▶ _Goal of the exercise_:
Restate the stretch of the skinny-mom essay below from "Yeah—had this article" through "describe me, though.", putting "sunblock" in place of "sunscreen".

▶ _Provided passage_:
□ □ □ □ □

I’d like to first openly suggest that had this original post been written from a “skinny mom’s” perspective that, for one, it would have been a truly sad and unfortunate eating disordered experience of life and, for another, it would have been less of a completely judgmental, destructively stereotypical post-slash-rant.

Moreover, had this article been written about a “fat” mom, it never would have been published.

However, it’s apparently perfectly okay to perpetuate horribly damaging and un-true stereotypes of “skinny” moms.

Because skinny does not equal eating disorders or body dysmorphia, any more than a slightly overweight mom should be seen as lazy or self-hating.

That last part of my previous sentence was cringe-worthy to read, no?

Yeah—had this article been about “fat moms,” it wouldn’t have been birthed.

Seeing women as dichotomously “skinny” or “fat” is not only terribly and obtusely stereotypical, but it’s a shallow portrayal of the depth of women, and of people in general and, in relation to this particular article, definitively equating “skinny” with “eating disordered” is unfortunately wrong, damaging to understanding and healing true eating disorders—and it’s still body shaming.

I’m a “skinny mom.”

I’m not tan, because I just had a baby and her eldest sister has fair skin, so we often hang out in the shade or with sunscreen slathered on. The rest of this could describe me, though.

I lost my baby weight quickly, after both births.

I do still have signs of this, although I didn’t have C-sections–but I bought a new belly ring yesterday and its little blue gemstones are shining alongside my still-present Linea nigra and my fairly chiseled abs.

I do workout a lot.

I began exercising regularly in high school and I never stopped.

I didn’t stop during either pregnancy and I didn’t stop after having children.

I move my body because it feels good, and for that reason alone.

And, no, you didn’t “see” me.

You, apparently, didn’t see how much I love my body.

You didn’t see that I’m proud of the butt that I’ve toned doing squats in my basement while the baby is in her swing and her older sister is at preschool for a couple of hours.

You didn’t see that I’m teaching these two little girls to love their bodies too—I’m teaching them to not sneer at women and judge the way some women do—the way your article did—and I’m teaching them that just because some people don’t love themselves enough to love others, this doesn’t mean that we should be any less kind ourselves.

I am compassionate with myself.

I’m compassionate with my body, too—and I’ve never loved my body more than after it gave birth to my second child.

I felt proud of what it could do and of how my body worked for both of us during my labor and delivery.

□ □ □ □ □

▶ _Extracted material_:
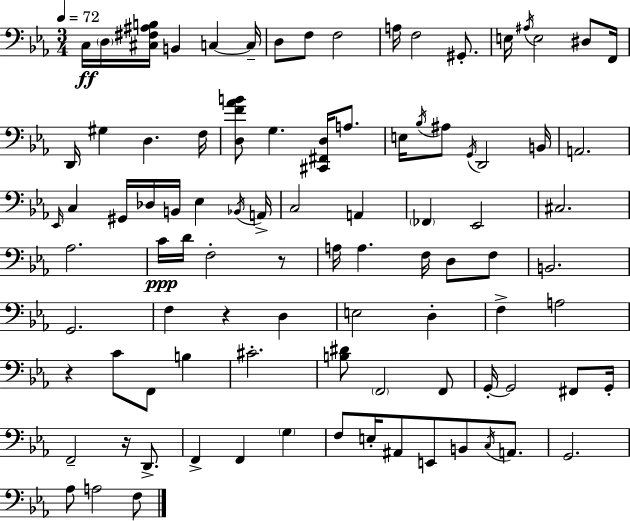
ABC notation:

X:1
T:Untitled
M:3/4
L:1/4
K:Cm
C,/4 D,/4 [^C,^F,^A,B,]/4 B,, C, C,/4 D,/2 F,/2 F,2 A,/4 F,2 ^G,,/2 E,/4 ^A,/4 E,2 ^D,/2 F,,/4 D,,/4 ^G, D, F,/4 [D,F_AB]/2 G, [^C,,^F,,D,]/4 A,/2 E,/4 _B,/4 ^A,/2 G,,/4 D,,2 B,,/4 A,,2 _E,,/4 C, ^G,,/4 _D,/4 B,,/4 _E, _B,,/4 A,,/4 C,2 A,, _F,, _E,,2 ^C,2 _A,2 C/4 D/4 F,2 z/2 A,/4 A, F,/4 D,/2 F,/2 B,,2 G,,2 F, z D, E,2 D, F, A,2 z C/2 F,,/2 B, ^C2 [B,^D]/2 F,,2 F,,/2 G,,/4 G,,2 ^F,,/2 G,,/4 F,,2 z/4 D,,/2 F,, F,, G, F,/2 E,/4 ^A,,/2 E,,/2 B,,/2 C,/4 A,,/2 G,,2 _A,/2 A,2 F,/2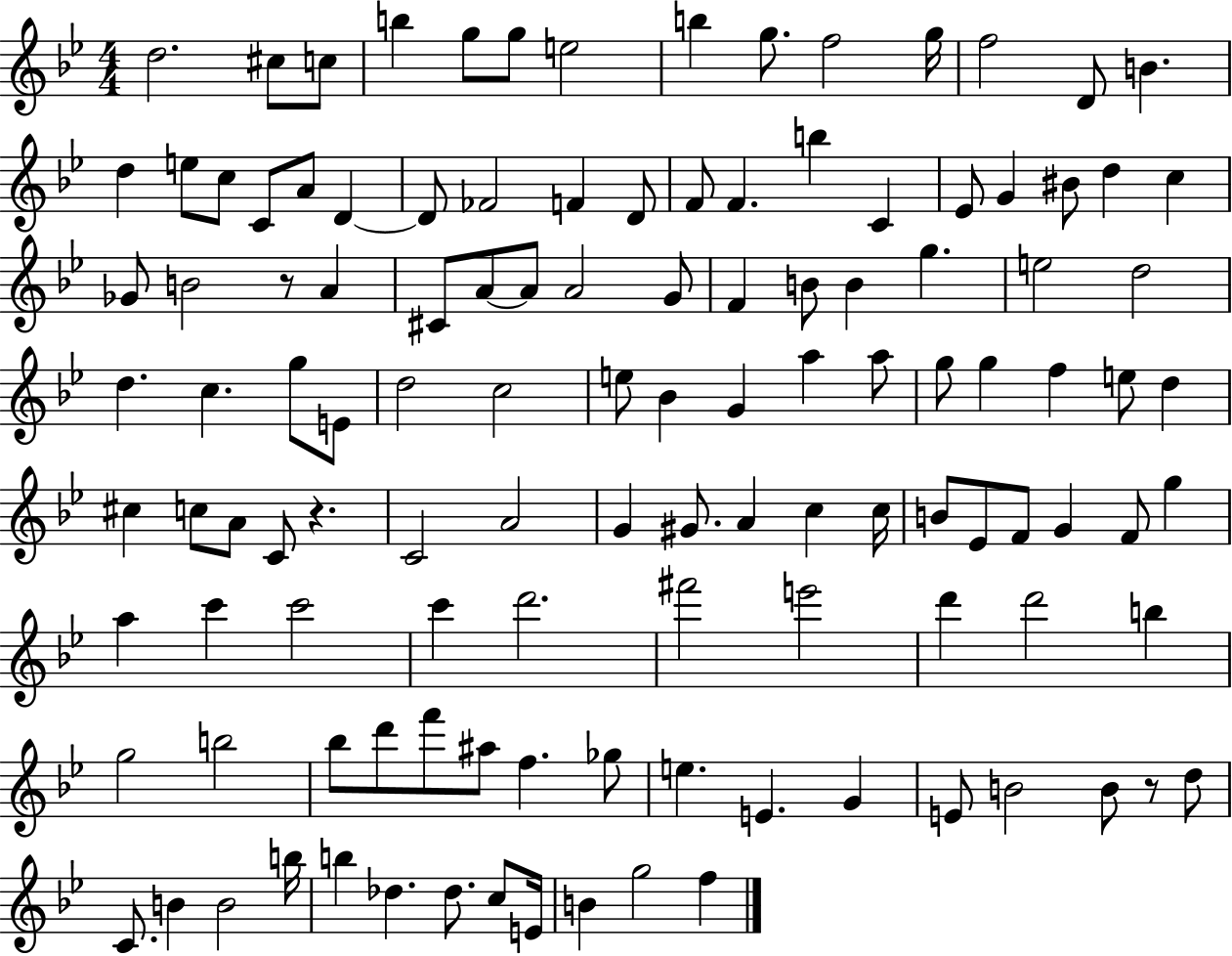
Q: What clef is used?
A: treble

□ □ □ □ □

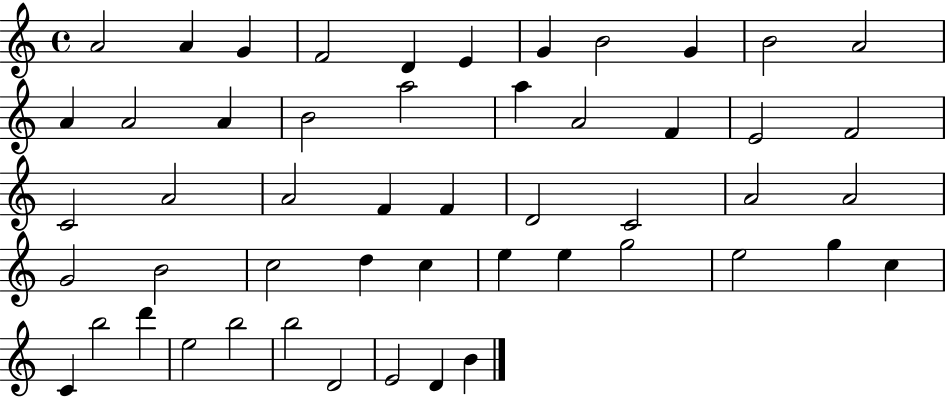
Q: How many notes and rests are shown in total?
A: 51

□ □ □ □ □

▶ _Task answer_:
Yeah—had this article been about “fat moms,” it wouldn’t have been birthed.

Seeing women as dichotomously “skinny” or “fat” is not only terribly and obtusely stereotypical, but it’s a shallow portrayal of the depth of women, and of people in general and, in relation to this particular article, definitively equating “skinny” with “eating disordered” is unfortunately wrong, damaging to understanding and healing true eating disorders—and it’s still body shaming.

I’m a “skinny mom.”

I’m not tan, because I just had a baby and her eldest sister has fair skin, so we often hang out in the shade or with sunblock slathered on. The rest of this could describe me, though.